Saved entries:
::::::::::

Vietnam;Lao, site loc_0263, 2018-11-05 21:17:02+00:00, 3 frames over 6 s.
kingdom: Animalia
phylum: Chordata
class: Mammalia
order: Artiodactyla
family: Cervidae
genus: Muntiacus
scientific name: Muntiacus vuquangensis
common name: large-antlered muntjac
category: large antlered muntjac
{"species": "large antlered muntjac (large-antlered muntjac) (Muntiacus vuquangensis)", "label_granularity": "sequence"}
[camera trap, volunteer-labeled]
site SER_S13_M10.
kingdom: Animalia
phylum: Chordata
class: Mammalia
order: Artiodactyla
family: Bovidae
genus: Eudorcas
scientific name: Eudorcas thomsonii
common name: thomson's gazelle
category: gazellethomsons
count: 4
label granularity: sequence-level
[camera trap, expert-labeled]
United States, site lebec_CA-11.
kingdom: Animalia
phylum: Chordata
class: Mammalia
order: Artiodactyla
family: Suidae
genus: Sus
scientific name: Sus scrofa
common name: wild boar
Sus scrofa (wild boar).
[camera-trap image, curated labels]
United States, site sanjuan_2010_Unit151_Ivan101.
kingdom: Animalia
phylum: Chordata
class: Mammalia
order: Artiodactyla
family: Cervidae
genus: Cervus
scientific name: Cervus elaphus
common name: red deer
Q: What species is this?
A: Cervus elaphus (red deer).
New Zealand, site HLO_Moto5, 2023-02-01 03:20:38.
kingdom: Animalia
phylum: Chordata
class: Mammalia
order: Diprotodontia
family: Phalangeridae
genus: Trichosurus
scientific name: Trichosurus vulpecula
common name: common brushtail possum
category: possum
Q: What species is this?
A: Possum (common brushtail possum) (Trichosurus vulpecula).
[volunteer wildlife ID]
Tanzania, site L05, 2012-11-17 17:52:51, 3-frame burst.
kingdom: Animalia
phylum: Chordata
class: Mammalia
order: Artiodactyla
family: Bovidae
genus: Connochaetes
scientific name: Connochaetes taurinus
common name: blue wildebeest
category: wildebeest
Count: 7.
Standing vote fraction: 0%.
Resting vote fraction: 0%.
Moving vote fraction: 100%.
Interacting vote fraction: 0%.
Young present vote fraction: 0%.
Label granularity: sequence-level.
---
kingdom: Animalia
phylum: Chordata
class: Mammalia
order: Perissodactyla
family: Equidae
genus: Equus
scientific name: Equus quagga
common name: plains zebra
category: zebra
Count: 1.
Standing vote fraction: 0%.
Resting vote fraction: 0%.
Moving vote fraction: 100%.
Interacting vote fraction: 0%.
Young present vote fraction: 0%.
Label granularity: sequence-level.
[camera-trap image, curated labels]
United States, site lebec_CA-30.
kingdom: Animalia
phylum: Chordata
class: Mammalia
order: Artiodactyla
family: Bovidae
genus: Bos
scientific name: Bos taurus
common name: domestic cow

::::::::::

Task statement ▸
In the entries above, find the line with "New Zealand, site" and the line with "[volunteer wildlife ID]", then set down exactly those two and every line between them, nothing else.

Your response ▸
New Zealand, site HLO_Moto5, 2023-02-01 03:20:38.
kingdom: Animalia
phylum: Chordata
class: Mammalia
order: Diprotodontia
family: Phalangeridae
genus: Trichosurus
scientific name: Trichosurus vulpecula
common name: common brushtail possum
category: possum
Q: What species is this?
A: Possum (common brushtail possum) (Trichosurus vulpecula).
[volunteer wildlife ID]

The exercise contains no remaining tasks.